* Dataset
::::
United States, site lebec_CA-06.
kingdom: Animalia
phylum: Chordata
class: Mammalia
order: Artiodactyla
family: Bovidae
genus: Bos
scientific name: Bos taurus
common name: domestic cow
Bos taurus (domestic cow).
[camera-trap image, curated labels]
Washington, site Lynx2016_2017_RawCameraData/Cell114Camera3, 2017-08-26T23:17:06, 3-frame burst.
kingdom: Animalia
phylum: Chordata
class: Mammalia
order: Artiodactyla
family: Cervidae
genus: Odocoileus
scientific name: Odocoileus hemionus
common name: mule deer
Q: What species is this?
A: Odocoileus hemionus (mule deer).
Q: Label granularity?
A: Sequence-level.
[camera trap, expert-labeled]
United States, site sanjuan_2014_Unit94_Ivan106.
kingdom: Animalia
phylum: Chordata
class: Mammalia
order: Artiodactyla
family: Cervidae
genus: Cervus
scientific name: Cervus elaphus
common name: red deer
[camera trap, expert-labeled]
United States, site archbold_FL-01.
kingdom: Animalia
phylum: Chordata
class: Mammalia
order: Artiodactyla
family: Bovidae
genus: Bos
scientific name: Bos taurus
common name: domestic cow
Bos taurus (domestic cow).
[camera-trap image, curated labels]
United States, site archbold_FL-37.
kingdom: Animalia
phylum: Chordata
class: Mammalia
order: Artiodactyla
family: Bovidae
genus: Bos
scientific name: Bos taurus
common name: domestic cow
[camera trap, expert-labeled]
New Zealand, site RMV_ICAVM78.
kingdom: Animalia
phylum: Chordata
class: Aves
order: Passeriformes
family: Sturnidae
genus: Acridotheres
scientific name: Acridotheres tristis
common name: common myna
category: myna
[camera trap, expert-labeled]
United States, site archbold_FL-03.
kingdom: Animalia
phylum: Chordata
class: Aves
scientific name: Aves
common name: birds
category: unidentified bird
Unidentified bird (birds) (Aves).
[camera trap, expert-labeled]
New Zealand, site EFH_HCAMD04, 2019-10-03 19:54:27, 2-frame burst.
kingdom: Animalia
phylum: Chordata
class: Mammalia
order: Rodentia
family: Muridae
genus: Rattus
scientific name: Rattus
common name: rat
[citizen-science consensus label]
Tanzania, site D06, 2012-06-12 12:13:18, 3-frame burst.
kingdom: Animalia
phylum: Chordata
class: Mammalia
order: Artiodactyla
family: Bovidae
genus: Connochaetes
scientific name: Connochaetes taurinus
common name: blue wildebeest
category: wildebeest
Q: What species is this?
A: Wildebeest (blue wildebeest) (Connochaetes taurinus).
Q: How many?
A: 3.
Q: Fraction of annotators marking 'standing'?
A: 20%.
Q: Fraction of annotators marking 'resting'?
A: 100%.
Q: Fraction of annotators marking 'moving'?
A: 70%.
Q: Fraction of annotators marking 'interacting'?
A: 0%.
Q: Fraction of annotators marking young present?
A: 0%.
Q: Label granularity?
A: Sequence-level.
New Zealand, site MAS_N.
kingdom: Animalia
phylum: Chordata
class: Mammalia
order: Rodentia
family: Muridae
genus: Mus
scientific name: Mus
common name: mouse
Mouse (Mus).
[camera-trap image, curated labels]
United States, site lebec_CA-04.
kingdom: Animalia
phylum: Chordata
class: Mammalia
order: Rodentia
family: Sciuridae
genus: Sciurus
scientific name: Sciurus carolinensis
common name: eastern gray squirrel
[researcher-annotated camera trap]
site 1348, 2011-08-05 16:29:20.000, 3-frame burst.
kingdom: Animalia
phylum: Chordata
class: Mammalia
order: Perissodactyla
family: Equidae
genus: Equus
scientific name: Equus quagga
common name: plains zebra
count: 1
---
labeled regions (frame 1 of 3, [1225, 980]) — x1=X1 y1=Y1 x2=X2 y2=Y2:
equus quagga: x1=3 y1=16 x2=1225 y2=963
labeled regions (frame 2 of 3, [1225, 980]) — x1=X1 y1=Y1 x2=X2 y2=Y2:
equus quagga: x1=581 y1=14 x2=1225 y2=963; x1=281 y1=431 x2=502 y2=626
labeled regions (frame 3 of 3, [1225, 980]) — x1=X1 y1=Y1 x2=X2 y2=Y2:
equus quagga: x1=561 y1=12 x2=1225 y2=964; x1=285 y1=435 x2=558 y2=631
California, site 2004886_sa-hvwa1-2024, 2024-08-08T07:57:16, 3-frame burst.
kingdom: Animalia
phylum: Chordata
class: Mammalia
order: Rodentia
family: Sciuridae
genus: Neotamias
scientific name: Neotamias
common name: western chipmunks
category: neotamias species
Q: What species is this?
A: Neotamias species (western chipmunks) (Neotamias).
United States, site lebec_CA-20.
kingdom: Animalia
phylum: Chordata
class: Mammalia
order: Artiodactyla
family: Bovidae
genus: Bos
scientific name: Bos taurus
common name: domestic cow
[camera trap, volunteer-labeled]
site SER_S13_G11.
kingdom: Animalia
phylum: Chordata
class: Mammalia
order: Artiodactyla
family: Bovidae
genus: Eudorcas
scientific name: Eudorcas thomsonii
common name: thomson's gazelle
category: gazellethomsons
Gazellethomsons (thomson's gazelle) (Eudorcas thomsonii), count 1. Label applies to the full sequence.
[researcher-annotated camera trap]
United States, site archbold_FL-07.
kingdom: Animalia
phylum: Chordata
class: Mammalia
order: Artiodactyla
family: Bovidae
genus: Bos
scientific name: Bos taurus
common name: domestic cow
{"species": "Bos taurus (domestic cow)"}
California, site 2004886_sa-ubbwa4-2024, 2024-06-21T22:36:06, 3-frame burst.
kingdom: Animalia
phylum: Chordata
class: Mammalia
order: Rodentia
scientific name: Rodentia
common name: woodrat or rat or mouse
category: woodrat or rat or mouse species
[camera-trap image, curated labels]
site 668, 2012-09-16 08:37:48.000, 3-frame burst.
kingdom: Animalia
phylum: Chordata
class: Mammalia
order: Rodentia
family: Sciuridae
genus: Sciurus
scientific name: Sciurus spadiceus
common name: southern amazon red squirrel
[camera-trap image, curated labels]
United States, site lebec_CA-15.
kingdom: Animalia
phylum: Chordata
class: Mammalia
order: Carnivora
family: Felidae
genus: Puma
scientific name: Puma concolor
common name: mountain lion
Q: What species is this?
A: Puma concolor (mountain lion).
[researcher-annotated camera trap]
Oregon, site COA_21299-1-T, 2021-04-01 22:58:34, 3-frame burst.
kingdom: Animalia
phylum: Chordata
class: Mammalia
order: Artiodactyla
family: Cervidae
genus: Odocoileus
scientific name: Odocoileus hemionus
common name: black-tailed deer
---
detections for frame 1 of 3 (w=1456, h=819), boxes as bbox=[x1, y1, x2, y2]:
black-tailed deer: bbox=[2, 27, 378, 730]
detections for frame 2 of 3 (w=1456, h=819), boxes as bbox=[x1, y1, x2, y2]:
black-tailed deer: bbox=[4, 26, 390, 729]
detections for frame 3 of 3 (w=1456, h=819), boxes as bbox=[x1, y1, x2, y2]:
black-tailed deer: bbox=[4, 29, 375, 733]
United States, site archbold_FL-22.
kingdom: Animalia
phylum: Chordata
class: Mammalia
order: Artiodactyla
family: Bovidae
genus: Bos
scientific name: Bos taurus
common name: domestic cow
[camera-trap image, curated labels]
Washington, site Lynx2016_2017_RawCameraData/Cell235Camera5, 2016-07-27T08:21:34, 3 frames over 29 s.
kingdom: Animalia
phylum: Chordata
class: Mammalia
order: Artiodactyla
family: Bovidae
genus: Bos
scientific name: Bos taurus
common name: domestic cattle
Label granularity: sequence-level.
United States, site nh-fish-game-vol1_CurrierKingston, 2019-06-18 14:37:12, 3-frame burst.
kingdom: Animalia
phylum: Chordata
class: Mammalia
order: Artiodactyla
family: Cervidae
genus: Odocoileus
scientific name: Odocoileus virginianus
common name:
::::
Wherever the string "annotators" shows up in the material, copy the line that holds it.

* Finished task
Q: Fraction of annotators marking 'standing'?
Q: Fraction of annotators marking 'resting'?
Q: Fraction of annotators marking 'moving'?
Q: Fraction of annotators marking 'interacting'?
Q: Fraction of annotators marking young present?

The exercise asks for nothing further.